### Work required
Reproduce every one of the following records word for word, leaving out the pictures.

### Data records
★ ★ ★ ★ ★

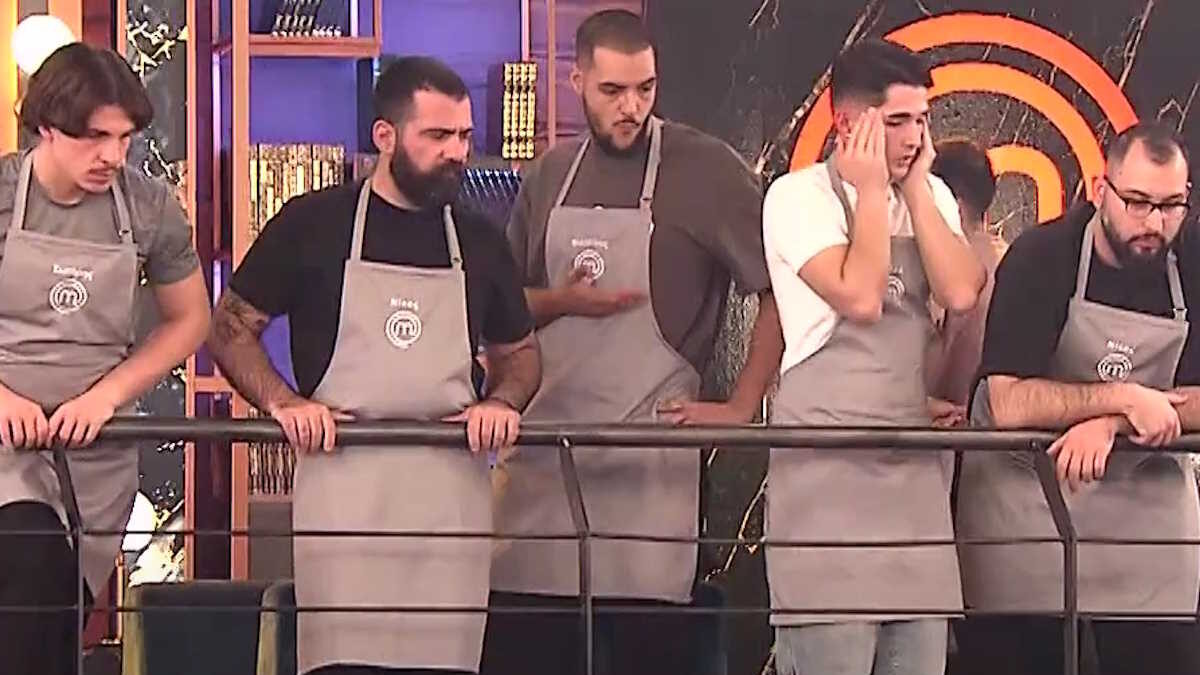 Masterchef: Αρπάχτηκαν οι Γκρι στην πρώτη ομαδική δοκιμασία – Τσακωμός Νέστορα και Άγγελου στο συμβούλιο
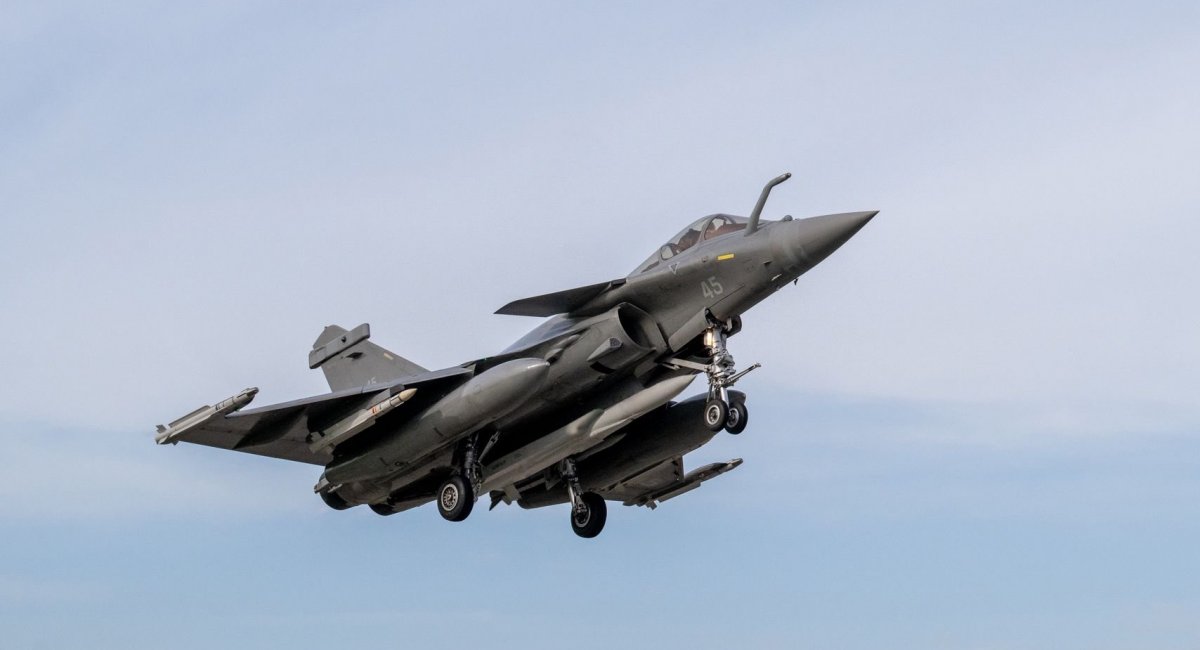 Палубний винищувач Rafale M з ядерною крилатою ракетою ASMPA-R. Фото: Catherine Vautrin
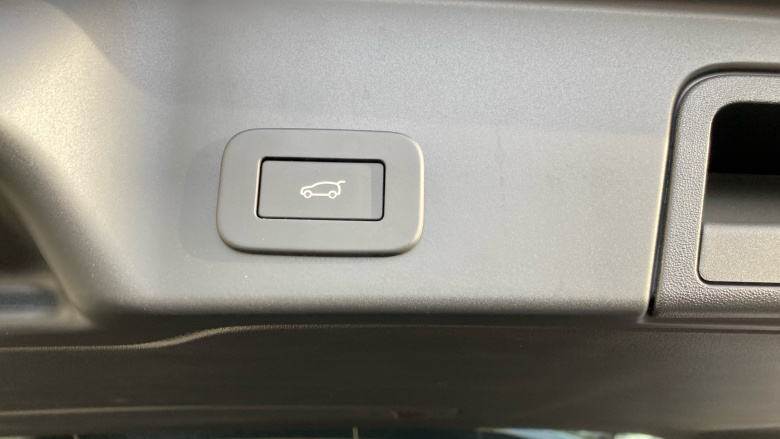 Land Rover Range Rover Evoque 2.0 D200 Dynamic SE 5dr Auto Diesel Hatchback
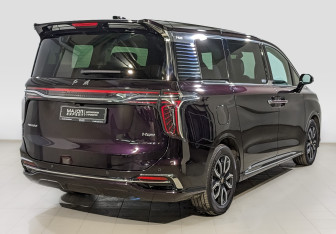 Подержанный автомобиль Hongqi HQ9 2022 года (5 фото)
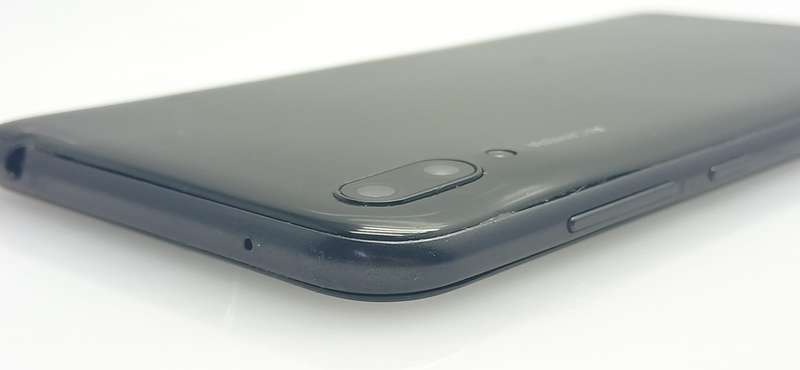 Huawei Y7 Pro (2019) 32GB Dual Sim Bright Spots And No Fingerprint ID Midnight Black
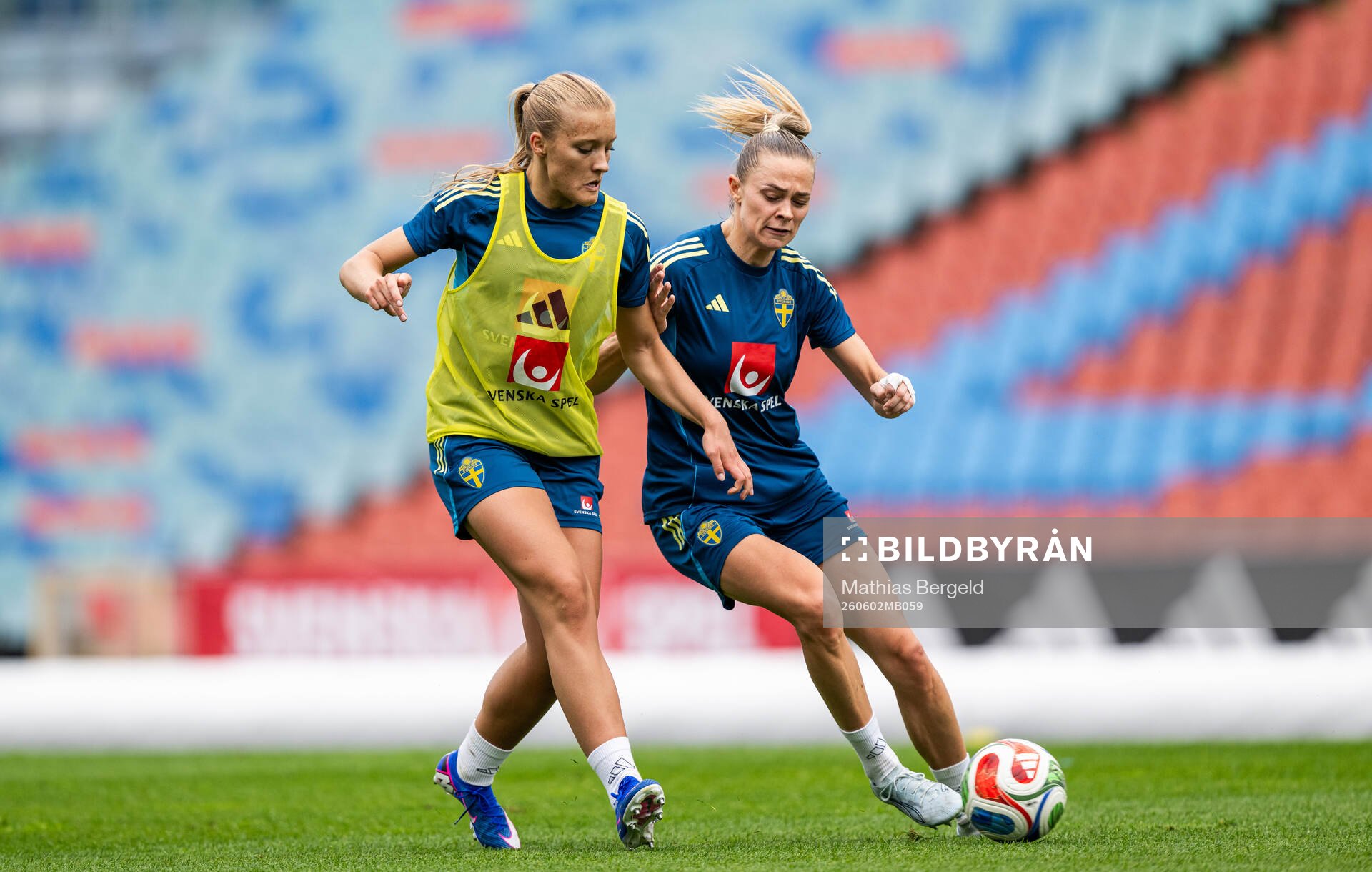 Smilla Holmberg and Fridolina Rolfö of the Swedish women's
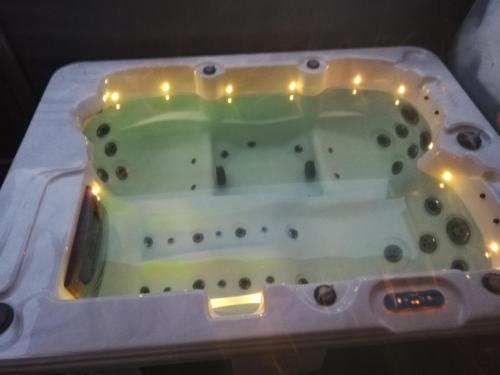 um modelo de uma ilha com luzes sobre ela em Nueva suite jacuzzi relax beach & mountain em Palamós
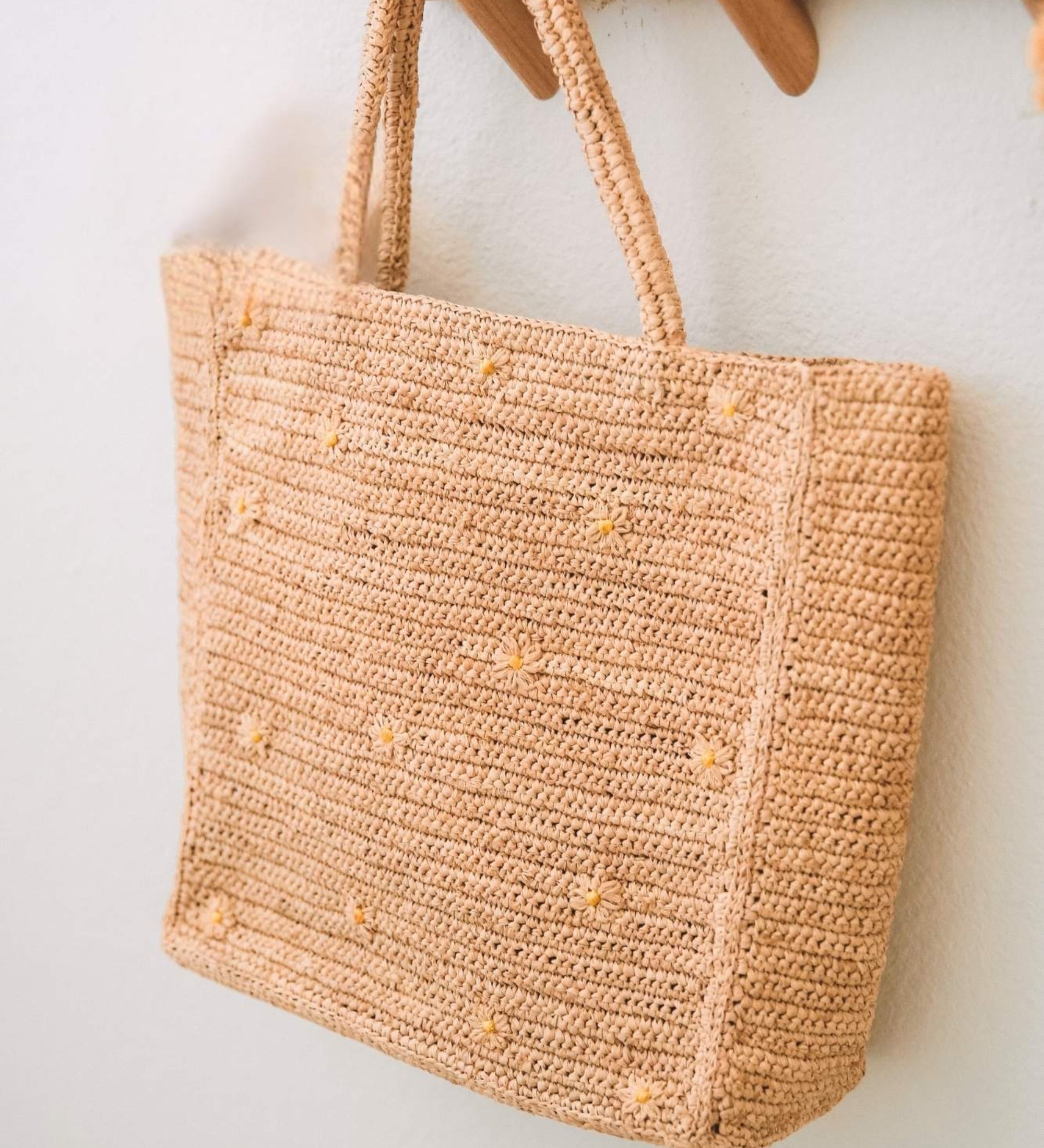 Détails du sac à main en raphia naturel fait main et brodé de fleurs - LÉO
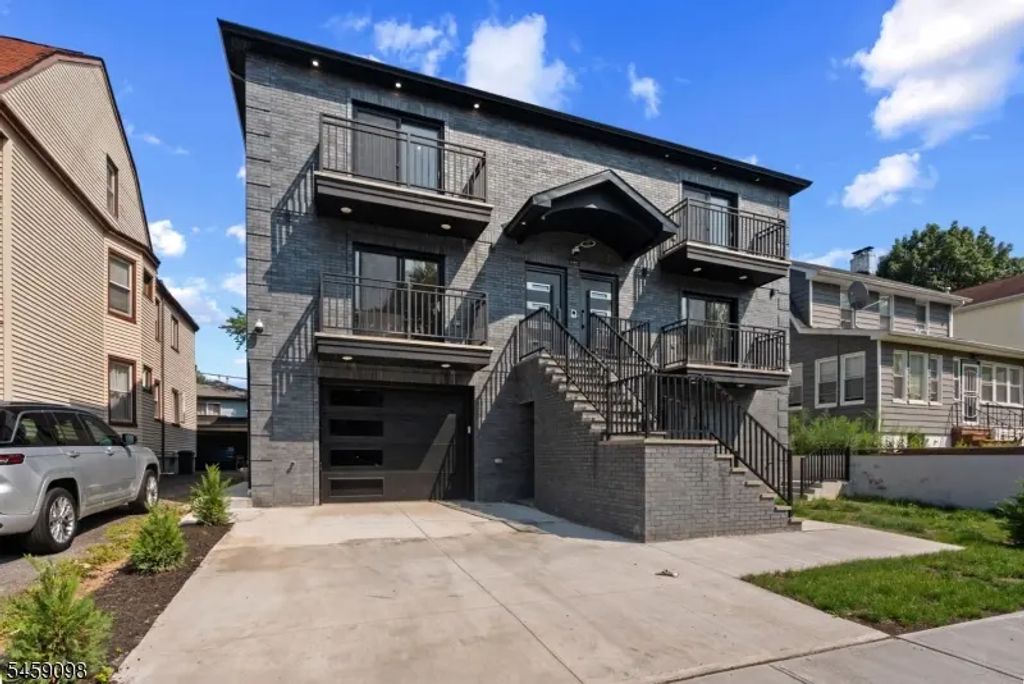 144 N 14th St, East Orange City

★ ★ ★ ★ ★

### Response box
 Masterchef: Αρπάχτηκαν οι Γκρι στην πρώτη ομαδική δοκιμασία – Τσακωμός Νέστορα και Άγγελου στο συμβούλιο
 Палубний винищувач Rafale M з ядерною крилатою ракетою ASMPA-R. Фото: Catherine Vautrin
 Land Rover Range Rover Evoque 2.0 D200 Dynamic SE 5dr Auto Diesel Hatchback
 Подержанный автомобиль Hongqi HQ9 2022 года (5 фото)
 Huawei Y7 Pro (2019) 32GB Dual Sim Bright Spots And No Fingerprint ID Midnight Black
 Smilla Holmberg and Fridolina Rolfö of the Swedish women's
 um modelo de uma ilha com luzes sobre ela em Nueva suite jacuzzi relax beach & mountain em Palamós
 Détails du sac à main en raphia naturel fait main et brodé de fleurs - LÉO
 144 N 14th St, East Orange City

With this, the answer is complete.